Aim of the exercise: Word for word, restate the lines of the data from the first through the one containing "Pistachios on green wooden background", and nothing else.

Data entries:
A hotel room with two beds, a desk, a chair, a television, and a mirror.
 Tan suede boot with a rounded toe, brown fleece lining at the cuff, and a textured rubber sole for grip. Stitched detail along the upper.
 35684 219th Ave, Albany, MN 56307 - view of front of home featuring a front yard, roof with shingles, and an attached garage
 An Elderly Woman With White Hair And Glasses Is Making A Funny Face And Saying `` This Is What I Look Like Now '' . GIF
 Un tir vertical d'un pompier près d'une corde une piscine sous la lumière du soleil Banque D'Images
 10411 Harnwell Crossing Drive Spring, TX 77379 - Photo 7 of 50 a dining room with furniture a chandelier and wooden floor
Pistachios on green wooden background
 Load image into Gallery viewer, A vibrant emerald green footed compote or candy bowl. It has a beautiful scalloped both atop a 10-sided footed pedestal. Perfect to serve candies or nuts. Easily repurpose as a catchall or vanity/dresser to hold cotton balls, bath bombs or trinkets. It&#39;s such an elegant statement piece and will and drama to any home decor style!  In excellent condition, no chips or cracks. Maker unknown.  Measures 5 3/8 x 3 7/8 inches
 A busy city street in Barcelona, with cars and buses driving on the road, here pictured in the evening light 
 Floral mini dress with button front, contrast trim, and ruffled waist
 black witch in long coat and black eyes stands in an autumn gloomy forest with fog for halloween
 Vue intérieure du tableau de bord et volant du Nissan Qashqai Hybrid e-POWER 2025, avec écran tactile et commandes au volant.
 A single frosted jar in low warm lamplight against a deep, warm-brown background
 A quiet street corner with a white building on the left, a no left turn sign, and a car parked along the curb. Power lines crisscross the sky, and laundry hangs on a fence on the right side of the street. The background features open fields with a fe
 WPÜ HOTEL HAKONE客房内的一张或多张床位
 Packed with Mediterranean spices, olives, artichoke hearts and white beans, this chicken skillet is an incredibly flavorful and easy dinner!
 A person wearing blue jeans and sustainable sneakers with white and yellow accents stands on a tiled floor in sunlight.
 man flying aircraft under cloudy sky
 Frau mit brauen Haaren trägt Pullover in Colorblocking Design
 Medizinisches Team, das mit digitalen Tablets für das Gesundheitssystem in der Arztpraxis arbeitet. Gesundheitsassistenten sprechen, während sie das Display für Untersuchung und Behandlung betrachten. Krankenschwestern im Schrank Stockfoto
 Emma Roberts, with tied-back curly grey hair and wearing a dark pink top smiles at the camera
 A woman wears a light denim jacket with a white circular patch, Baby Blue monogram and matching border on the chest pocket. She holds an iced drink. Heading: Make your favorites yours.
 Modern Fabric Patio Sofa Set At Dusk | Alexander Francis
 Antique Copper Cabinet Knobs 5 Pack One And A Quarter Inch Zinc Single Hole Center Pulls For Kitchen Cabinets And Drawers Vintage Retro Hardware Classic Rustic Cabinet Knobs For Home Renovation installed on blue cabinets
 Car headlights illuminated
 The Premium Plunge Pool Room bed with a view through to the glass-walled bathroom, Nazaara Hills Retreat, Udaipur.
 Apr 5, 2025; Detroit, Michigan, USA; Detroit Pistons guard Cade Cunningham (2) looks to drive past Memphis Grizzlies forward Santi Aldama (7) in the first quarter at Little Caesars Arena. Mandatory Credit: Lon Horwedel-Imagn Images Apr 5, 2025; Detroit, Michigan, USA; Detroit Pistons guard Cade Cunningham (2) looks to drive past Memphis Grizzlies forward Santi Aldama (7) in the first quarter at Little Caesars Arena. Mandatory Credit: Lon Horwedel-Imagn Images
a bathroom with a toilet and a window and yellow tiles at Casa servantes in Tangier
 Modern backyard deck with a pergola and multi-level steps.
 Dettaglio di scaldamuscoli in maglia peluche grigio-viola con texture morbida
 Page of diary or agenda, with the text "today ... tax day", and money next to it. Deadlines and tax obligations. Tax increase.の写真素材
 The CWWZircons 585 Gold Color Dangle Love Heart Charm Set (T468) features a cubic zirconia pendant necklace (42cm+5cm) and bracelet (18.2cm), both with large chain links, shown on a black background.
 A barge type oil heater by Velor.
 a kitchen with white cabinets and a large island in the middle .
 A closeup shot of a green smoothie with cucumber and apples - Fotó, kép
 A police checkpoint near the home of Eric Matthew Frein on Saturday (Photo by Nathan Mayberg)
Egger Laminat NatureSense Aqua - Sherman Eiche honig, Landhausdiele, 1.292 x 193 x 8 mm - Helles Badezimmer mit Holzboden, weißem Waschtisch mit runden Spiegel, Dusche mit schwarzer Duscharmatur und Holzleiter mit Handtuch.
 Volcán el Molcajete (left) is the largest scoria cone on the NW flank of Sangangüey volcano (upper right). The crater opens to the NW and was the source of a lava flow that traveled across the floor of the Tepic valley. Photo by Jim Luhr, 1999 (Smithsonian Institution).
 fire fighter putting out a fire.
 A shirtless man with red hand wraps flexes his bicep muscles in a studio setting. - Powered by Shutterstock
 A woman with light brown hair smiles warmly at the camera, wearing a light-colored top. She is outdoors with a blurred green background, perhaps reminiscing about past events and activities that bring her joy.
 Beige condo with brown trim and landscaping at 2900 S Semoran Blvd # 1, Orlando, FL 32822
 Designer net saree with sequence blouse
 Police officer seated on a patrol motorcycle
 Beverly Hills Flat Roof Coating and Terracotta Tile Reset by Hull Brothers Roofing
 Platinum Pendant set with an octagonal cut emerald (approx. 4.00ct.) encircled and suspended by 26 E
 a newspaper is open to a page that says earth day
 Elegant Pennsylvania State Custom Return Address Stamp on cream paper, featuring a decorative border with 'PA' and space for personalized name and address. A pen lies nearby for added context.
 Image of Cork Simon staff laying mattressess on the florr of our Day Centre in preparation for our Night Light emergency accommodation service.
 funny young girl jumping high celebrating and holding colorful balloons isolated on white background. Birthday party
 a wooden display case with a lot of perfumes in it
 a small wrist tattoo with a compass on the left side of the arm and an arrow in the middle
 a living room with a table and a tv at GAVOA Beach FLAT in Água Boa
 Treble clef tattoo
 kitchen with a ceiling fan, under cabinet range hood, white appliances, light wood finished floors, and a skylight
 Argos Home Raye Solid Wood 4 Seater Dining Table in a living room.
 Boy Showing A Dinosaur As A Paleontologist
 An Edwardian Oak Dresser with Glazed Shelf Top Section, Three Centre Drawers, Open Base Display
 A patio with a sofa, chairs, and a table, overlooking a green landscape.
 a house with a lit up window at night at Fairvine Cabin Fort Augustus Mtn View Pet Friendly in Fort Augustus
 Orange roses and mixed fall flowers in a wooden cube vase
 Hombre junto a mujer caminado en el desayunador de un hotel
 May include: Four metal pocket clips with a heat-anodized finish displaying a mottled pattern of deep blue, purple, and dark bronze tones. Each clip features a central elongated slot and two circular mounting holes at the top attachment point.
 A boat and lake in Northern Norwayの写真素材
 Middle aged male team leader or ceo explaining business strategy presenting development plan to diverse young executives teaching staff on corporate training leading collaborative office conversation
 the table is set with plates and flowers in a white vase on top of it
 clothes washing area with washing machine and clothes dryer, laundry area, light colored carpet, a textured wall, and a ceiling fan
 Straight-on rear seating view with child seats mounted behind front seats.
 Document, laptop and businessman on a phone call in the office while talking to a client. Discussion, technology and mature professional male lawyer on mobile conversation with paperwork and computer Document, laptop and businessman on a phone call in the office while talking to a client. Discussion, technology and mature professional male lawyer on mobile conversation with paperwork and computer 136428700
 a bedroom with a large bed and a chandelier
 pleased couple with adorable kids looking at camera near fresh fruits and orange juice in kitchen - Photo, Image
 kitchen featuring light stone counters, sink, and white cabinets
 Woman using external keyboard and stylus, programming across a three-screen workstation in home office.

Response to this task:
A hotel room with two beds, a desk, a chair, a television, and a mirror.
 Tan suede boot with a rounded toe, brown fleece lining at the cuff, and a textured rubber sole for grip. Stitched detail along the upper.
 35684 219th Ave, Albany, MN 56307 - view of front of home featuring a front yard, roof with shingles, and an attached garage
 An Elderly Woman With White Hair And Glasses Is Making A Funny Face And Saying `` This Is What I Look Like Now '' . GIF
 Un tir vertical d'un pompier près d'une corde une piscine sous la lumière du soleil Banque D'Images
 10411 Harnwell Crossing Drive Spring, TX 77379 - Photo 7 of 50 a dining room with furniture a chandelier and wooden floor
Pistachios on green wooden background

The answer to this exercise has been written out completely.